Anomaly Prediction Based On LSTM And Autoencoders Using Federated Learning In Financial Transactions- Survey
DOI:
https://doi.org/10.64252/z3s2x606Keywords:
Anomaly Detection, LSTM Networks, Autoencoders, Federated Learning, Financial Fraud, Data Privacy.Abstract
As more and more financial activities transition to digital platform, recognizing unusual transaction patterns has become an important and challenging task. Conventional centralized machine learning models for fraud detection bring with them significant challenges like data privacy and scaling. This survey investigates the promising combination of Long Short-Term Memory (LSTM) networks, Autoencoders and Federated Learning (FL) act as a powerful privacy-preserving solution for anomaly detection on financial transactions.

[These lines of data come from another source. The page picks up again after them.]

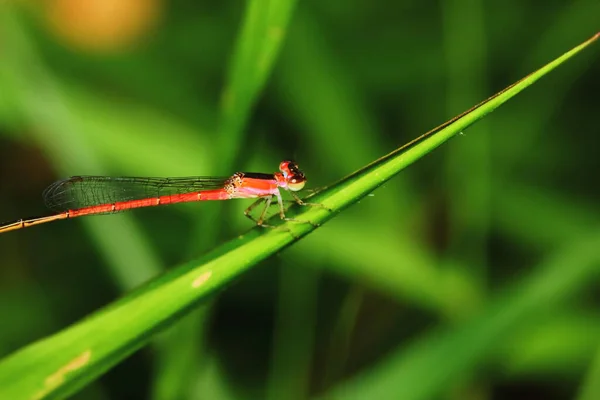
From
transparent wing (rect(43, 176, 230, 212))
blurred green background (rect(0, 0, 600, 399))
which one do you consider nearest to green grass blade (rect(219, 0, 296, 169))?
blurred green background (rect(0, 0, 600, 399))

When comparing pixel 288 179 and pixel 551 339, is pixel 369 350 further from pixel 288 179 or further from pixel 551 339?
pixel 288 179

Long Short-Term Memory (LSTM) models are a state-of-the-art choice for learning long range relations on sequential data whereas autoencoders are very efficient models which learn lower-dimensional state representations and pinpoint anomalous behavior. Federated Learning, in contrast, presents a decentralized model training mode in which collaborative learning can be conducted among banks and financial institutions without sharing confidential transaction information. This review discusses the state of the art, the key advances and the potential synergies of these methodologies. This inspires practical implementations of scalable and trustworthy AI-driven financial anomaly systems, as the movement towards an increasingly federated data ecosystem mandates secure and scalable solutions.